++++ EXCERTO PARA LER

Claro que devem ter percebido! Afinal de contas, ele ia com uma equipa de filmagens atrás. Mas a determinado ponto do filme, há um homem que diz qualquer coisa como « Se eu pudesse, corria consigo daqui. É preocupante que alguém se possa vestir de Hitler, sentar-se no meio de uma praça a pintar, e as pessoas acharem graça a isso ». 

As pessoas acham graça.
E assim, aos poucos e poucos ele vai conquistando multidões.
Um tipo começa a falar da raça pura e toda a gente lhe acha graça... 
Quando dão conta têm esse mesmo tipo a governar o país.

Sejamos francos: a maior parte das pessoas não quer saber o que é preciso fazer desde que possam beneficiar de alguma coisa sem terem de sujar as mãos. Como é que acham que o Hitler chegou ao poder ? Não foi nenhum golpe de Estado. As pessoas votaram nele.Claro que podemos dizer que havia um clima de terror, etc etc. Mas também havia a Grande Depressão e todas as suas consequências e uma pessoa que apresentava um caminho. O resto é História.

E a História tende a repetir-se.


Donald Trump

Donald Trump, o homem que prometia « make america great again », disse exactamente como o pretendia fazer durante a sua campanha eleitoral. Entre as várias medidas que anunciou, estavam:

1. Construir uma muralha para evitar a entrada de imigrantes
2. Impedir a entrada de muçulmanos nos Estados Unidos
3. Trazer de volta os trabalhos com recurso a manufactura
4. Diminuir de impostos
5. Criar taxas sobre produtos provenientes da China e México

Sabem quem vendeu as eleições em 2016? 
Donald Trump!


Jair Bolsonaro

Jair Bolsonaro.
Eleito em 2018 com mais de 57.7 milhões de votos.

O actual presidente defendeu a ditadura militar, disse ser favorável à tortura, afirmou que preferia ver um filho seu morrer do que aparecer « com um bigodudo por aí » e que os homens e as mulheres não deviam receber o mesmo « porque elas engravidam ».

No entanto, no seu plano de governo, defendeu:

1. Tolerância zero com a corrupção e privilégios
2. Reduzir o défice deixado pela gestão do PT
3. Melhorar os recursos na área da saúde
4. Modernizar a educação
5. Gerar crescimento e oportunidades de emprego

Também já sabemos quem é que ganhou as eleições, certo ?

++++++++
++++ DADOS GUARDADOS

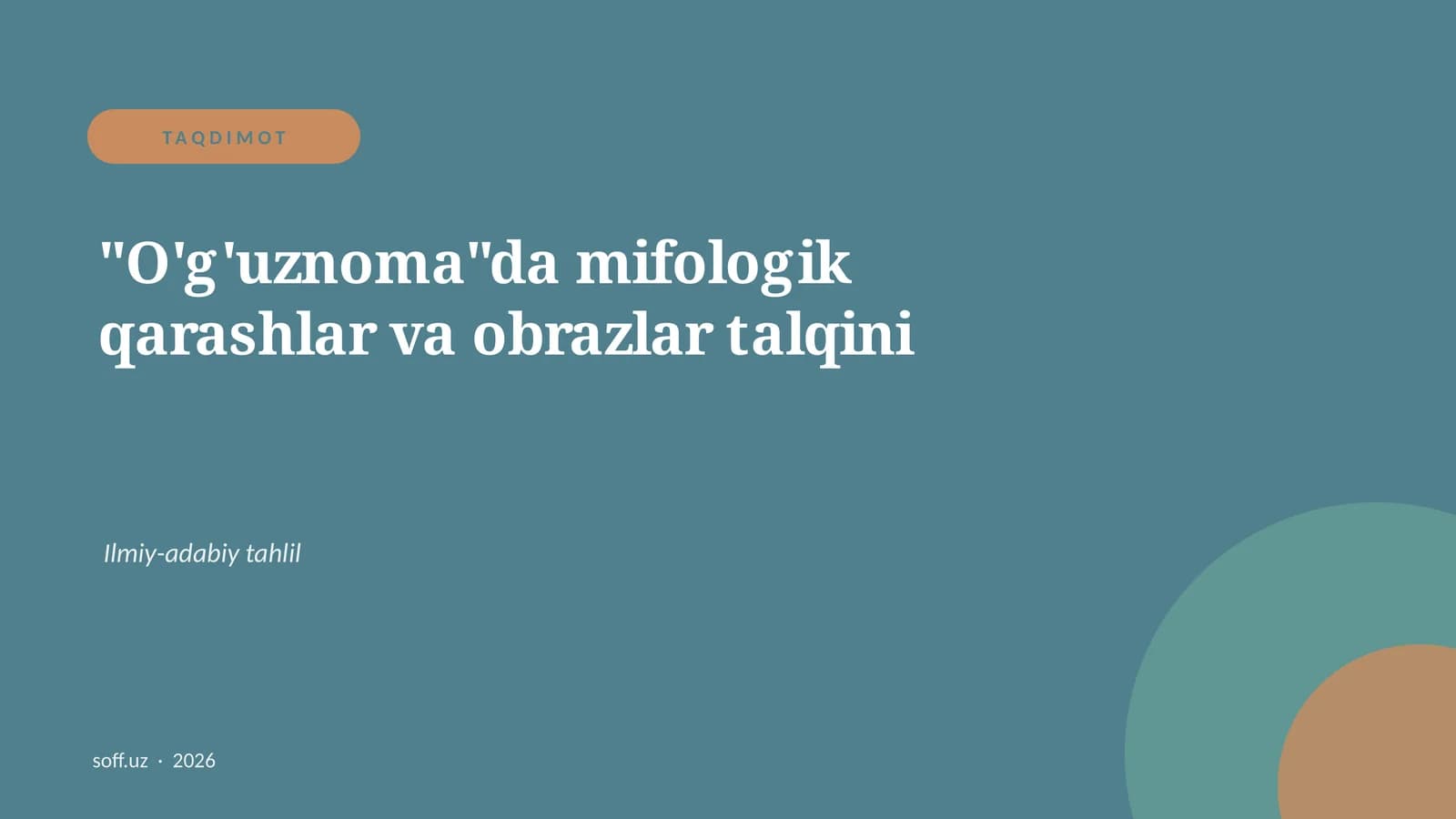 O'g'uznoma
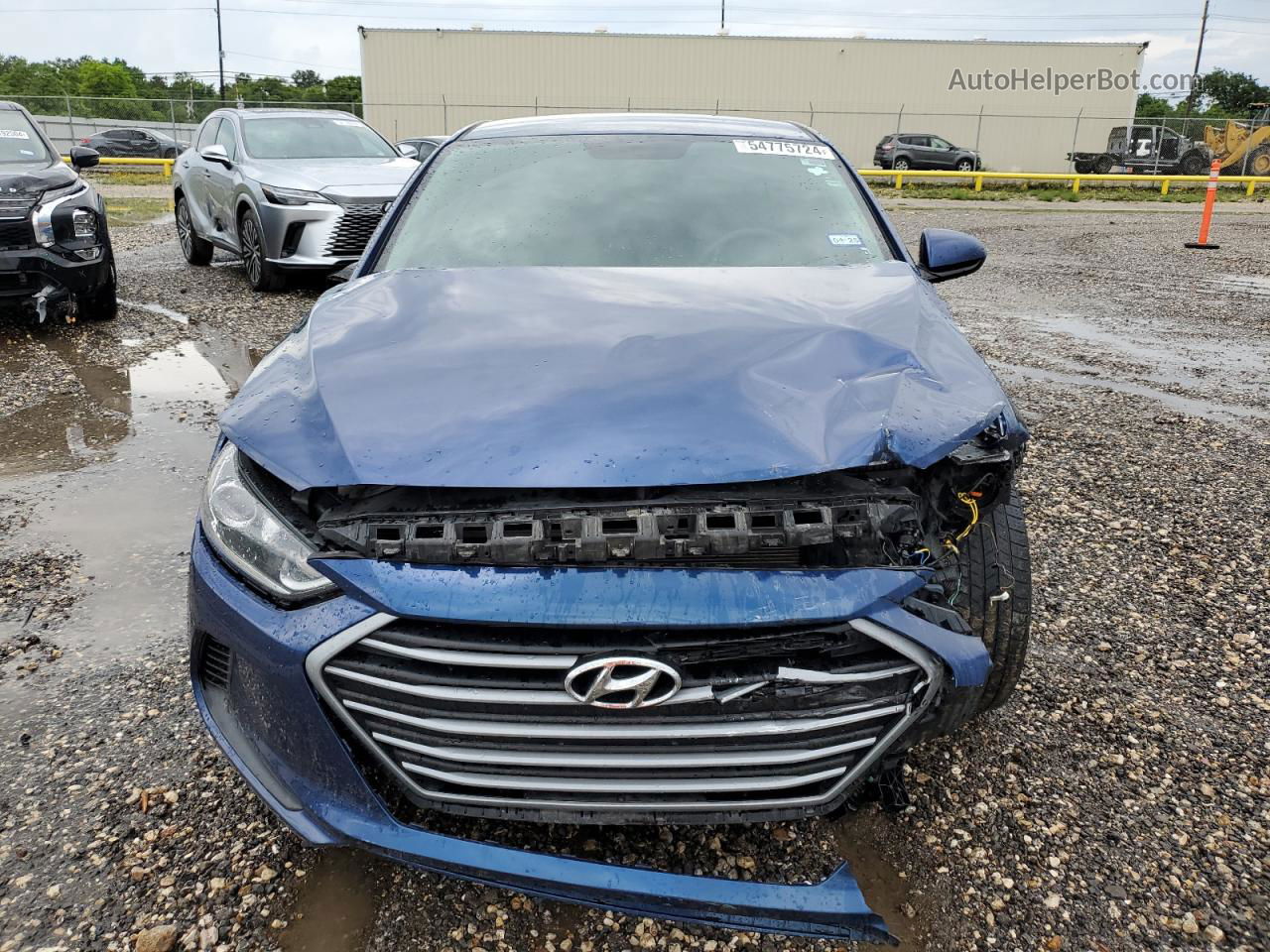 2017 Hyundai Elantra Se Blue vin: 5NPD74LF4HH187536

++++++++

EXPERIMENTE —
Indique se cada afirmação abaixo está de acordo com o excerto para ler. Responda sim ou não e cite, palavra por palavra, o trecho do excerto que o decide. (a) Hitler chegou ao poder através de um golpe de Estado. (b) Jair Bolsonaro foi eleito em 2018 com mais de 57.7 milhões de votos. (c) O plano de governo de Bolsonaro previa aumentar o défice.

SOLUÇÃO DO EXERCÍCIO —
(a) Não: "Não foi nenhum golpe de Estado. As pessoas votaram nele."
(b) Sim: "Eleito em 2018 com mais de 57.7 milhões de votos."
(c) Não: "Reduzir o défice deixado pela gestão do PT"